She said to him, “Yes, Lord, I believe that you are the Messiah, the Son of God, the one coming into the world.”
Jesus Weeps
When she had said this, she went back and called her sister Mary, and told her privately, “The Teacher is here and is calling for you.” And when she heard it, she got up quickly and went to him. Now Jesus had not yet come to the village, but was still at the place where Martha had met him. The Jews who were with her in the house, consoling her, saw Mary get up quickly and go out. They followed her because they thought that she was going to the tomb to weep there. When Mary came where Jesus was and saw him, she knelt at his feet and said to him, “Lord, if you had been here, my brother would not have died.” When Jesus saw her weeping, and the Jews who came with her also weeping, he was greatly disturbed in spirit and deeply moved. He said, “Where have you laid him?” They said to him, “Lord, come and see.” Jesus began to weep. So the Jews said, “See how he loved him!” But some of them said, “Could not he who opened the eyes of the blind man have kept this man from dying?”
Jesus Raises Lazarus to Life
Then Jesus, again greatly disturbed, came to the tomb. It was a cave, and a stone was lying against it. Jesus said, “Take away the stone.” Martha, the sister of the dead man, said to him, “Lord, already there is a stench because he has been dead four days.” Jesus said to her, “Did I not tell you that if you believed, you would see the glory of God?” So they took away the stone. And Jesus looked upward and said, “Father, I thank you for having heard me. I knew that you always hear me, but I have said this for the sake of the crowd standing here, so that they may believe that you sent me.” When he had said this, he cried with a loud voice, “Lazarus, come out!” The dead man came out, his hands and feet bound with strips of cloth, and his face wrapped in a cloth. Jesus said to them, “Unbind him, and let him go.”
John 11:27-44
The story of the raising of Lazarus is familiar to many of us. Jesus hears of the death of his dear friend but waits two days before travelling to their family home. Jesus makes it clear that he waited so that he could demonstrate his power over physical life so that people could understand his power to forgive and restore spiritual life and believe that he was indeed the Messiah, the Son of God as Mary and Martha evidenced!

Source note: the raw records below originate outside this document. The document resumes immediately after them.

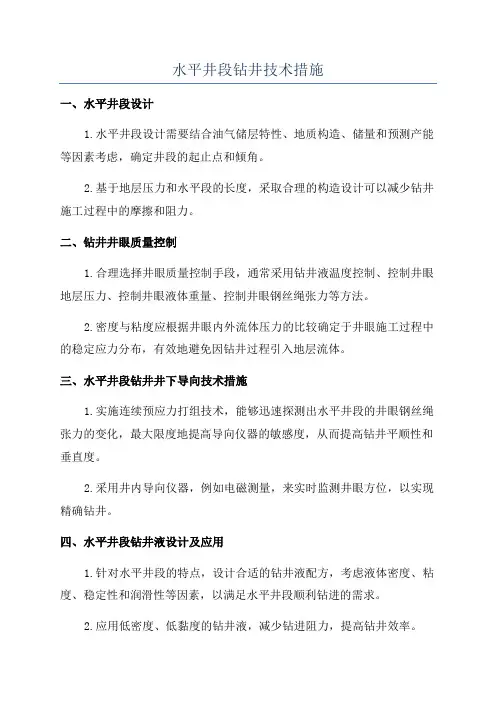 水平井段钻井技术措施

一、水平井段设计

1.水平井段设计需要结合油气储层特性、地质构造、储量和预测产能等因素考虑，确定井段的起止点和倾角。

2.基于地层压力和水平段的长度，采取合理的构造设计可以减少钻井施工过程中的摩擦和阻力。

二、钻井井眼质量控制

1.合理选择井眼质量控制手段，通常采用钻井液温度控制、控制井眼地层压力、控制井眼液体重量、控制井眼钢丝绳张力等方法。

2.密度与粘度应根据井眼内外流体压力的比较确定于井眼施工过程中的稳定应力分布，有效地避免因钻井过程引入地层流体。

三、水平井段钻井井下导向技术措施

1.实施连续预应力打组技术，能够迅速探测出水平井段的井眼钢丝绳张力的变化，最大限度地提高导向仪器的敏感度，从而提高钻井平顺性和垂直度。

2.采用井内导向仪器，例如电磁测量，来实时监测井眼方位，以实现精确钻井。

四、水平井段钻井液设计及应用

1.针对水平井段的特点，设计合适的钻井液配方，考虑液体密度、粘度、稳定性和润滑性等因素，以满足水平井段顺利钻进的需求。

2.应用低密度、低黏度的钻井液，减少钻进阻力，提高钻井效率。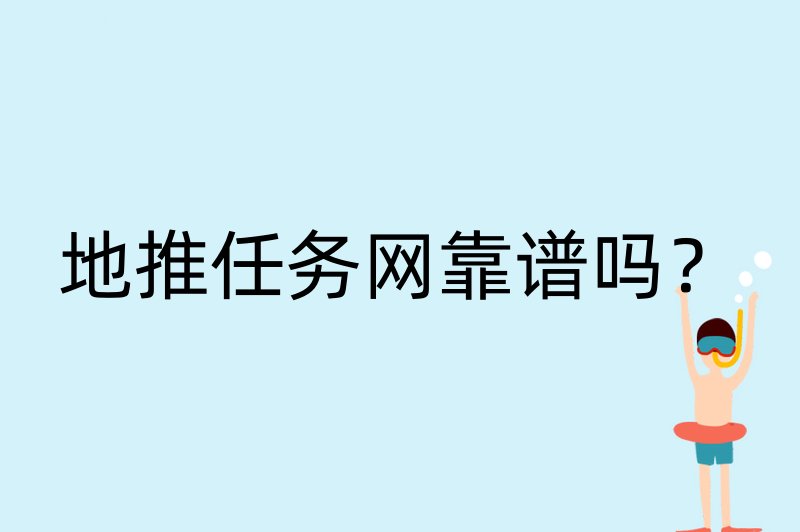 地推任务网靠谱吗？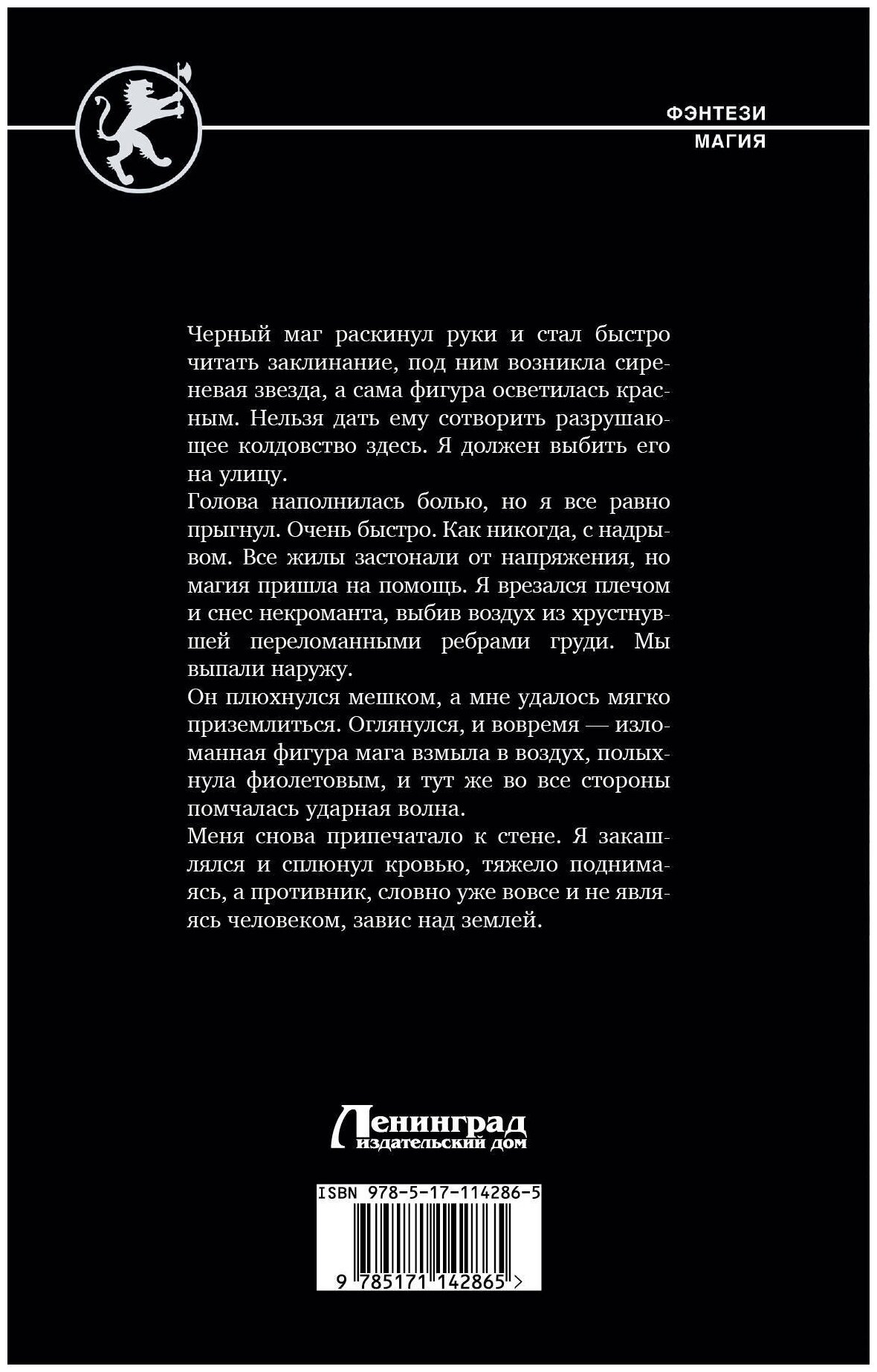 ФЭНТЕЗИ
МАГИЯ

Черный маг раскинул руки и стал быстро читать заклинание, под ним возникла сиреневая звезда, а сама фигура осветилась красным. Нельзя дать ему сотворить разрушающее колдовство здесь. Я должен выбить его на улицу.
Голова наполнилась болью, но я все равно прыгнул. Очень быстро. Как никогда, с надрывом. Все жилы застонали от напряжения, но магия пришла на помощь. Я врезался плечом и снес некроманта, выбив воздух из хрустнувшей переломанными ребрами груди. Мы выпали наружу.
Он плюхнулся мешком, а мне удалось мягко приземлиться. Оглянулся, и вовремя — изломанная фигура мага взмыла в воздух, полыхнула фиолетовым, и тут же во все стороны помчалась ударная волна.
Меня снова припечатало к стене. Я закашлялся и сплюнул кровью, тяжело поднимаясь, а противник, словно уже вовсе и не являясь человеком, завис над землей.

Ленинград
издательский дом

ISBN 978-5-17-114286-5
9 785171 142865 >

Jesus knew that Lazarus illness would not lead to death but was to bring glory to God it was also an illustration of his own death and rising again, although this would not be to earthly life, but his resurrected body. He knew time was short for himself on this Earth and indeed this event provoked the Pharisees to increase their efforts to find and kill Jesus as they saw him as a threat.
But let’s look at another perspective, which is perhaps more relevant to us here at a service of healing. That is Jesus reactions to the grieving sisters and the angry Jews who saw his delay in coming to them as unfeeling. Jesus did come in response to hearing of his friends death -but it was in his own time. How often do we want immediate healing, answers now, relief from pain – quite understandably, as no one wants to see anyone suffer. Many of us may find it all too easy to identify with the sisters and Jews who were angry that Jesus had kept them waiting.

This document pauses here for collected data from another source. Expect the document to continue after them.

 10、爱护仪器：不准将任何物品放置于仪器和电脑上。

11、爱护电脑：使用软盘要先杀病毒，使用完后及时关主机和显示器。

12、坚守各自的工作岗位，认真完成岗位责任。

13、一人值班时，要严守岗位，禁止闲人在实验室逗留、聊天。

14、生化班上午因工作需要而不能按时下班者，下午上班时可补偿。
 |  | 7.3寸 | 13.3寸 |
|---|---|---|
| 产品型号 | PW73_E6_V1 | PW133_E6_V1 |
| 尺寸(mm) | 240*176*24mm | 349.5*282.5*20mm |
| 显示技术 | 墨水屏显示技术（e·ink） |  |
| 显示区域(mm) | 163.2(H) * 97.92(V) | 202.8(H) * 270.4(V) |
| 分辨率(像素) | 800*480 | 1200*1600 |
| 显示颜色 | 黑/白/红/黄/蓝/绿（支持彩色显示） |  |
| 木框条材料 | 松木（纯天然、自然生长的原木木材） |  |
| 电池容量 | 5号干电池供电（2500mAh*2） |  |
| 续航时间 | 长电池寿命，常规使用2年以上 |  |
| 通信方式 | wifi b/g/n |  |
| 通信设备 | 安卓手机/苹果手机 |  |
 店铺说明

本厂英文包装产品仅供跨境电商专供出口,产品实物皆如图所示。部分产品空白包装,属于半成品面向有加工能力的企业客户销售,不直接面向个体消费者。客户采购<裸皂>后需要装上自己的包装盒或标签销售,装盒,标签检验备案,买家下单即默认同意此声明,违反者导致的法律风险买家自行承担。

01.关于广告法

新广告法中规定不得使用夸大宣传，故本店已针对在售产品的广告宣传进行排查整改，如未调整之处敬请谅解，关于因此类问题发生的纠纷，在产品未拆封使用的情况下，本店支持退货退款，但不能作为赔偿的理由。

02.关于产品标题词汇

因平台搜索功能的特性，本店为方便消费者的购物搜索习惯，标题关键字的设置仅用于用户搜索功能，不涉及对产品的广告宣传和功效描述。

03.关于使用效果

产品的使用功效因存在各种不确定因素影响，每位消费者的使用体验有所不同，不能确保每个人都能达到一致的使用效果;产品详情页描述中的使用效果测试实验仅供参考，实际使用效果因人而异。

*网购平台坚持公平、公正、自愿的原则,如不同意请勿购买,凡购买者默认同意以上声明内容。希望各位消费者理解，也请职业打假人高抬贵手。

Yet, Jesus is with us, he is always with us – and he knows our thoughts before we do. He knew Martha’s disbelief and anger at his delay and her grief for Lazarus and Mary’s thought that Lazarus would not have died if any Jesus had been there physically with them. Yet out of this both came to believe that Jesus was indeed the Messiah, the Son of God.
And when he did come we are told that Jesus was “greatly disturbed in spirit and deeply moved”. These are strong words. “Greatly disturbed” is repeated in Jesus reaction to the Jews as he approached the tomb.It implies that Feeling deep inside him a moment of empathy at a depth greater than any of us could offer.
One of the many descriptions by theologians struggling to put feelings into words which I don’t think can never be accurate is that “such deep emotion seized Jesus that an involuntary groan was wrung from his heart”.
Imagine Jesus responding to us this deeply in our own fears and griefs which may be almost too painful for us to bear. How amazing that Jesus can share these at a deep level but which he can hold with us and bring comfort.
Jesus shares all our fears, concerns, grief, and longings for physical healing, he feels these more deeply than we can image and shares all our emotional and spiritual pain.
The Greeks believed that God had total inability feel emotion yet here we have Jesus, God’s Son showing that yes, he could be deeply moved. If Jesus could be stirred to emotion, then we have confirmation of the revelation that God does indeed feel and care for each one of us in all our emotions.
We have the promise of the Holy Spirit sent by God through Jesus to be with us. And remember, he is often referred to as the comforter. He is with us to strengthen us and comfort us.
And we can be assured that God the Father, Son and Holy Spirit share with us in all our deepest feelings as we face troubles and illness in this world, with the promise of eternal life in our resurrection bodies in the life of the world to come.